▶ _Source records_:
________________
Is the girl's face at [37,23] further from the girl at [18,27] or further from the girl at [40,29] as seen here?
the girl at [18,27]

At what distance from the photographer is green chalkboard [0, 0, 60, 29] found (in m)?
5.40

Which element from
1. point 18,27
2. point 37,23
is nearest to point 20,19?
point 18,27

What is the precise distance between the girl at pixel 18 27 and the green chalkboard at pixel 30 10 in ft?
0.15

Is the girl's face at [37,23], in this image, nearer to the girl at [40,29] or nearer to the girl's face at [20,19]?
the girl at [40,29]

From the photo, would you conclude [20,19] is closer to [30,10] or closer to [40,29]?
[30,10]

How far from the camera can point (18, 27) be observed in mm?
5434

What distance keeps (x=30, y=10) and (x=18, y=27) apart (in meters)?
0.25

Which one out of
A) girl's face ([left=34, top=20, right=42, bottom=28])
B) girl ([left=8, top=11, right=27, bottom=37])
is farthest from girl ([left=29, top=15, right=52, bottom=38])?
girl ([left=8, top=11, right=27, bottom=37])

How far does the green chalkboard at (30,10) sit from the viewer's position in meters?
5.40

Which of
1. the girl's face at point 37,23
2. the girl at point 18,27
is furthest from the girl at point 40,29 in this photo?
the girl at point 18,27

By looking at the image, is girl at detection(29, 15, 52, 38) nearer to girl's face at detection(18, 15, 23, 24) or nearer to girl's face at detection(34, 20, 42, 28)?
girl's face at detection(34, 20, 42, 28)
________________
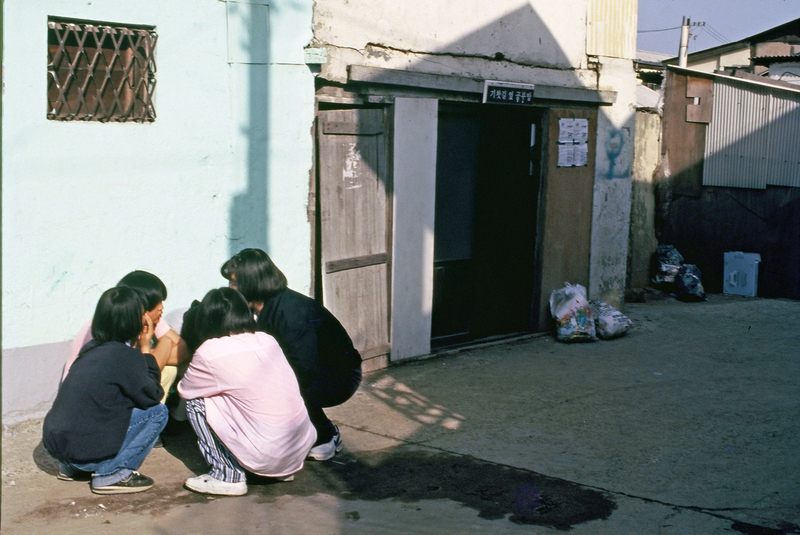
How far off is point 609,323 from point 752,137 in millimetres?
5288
________________
How many lines in the material above contain the string "meters"? Reply with the number alone.

▶ _Exercise output_: 2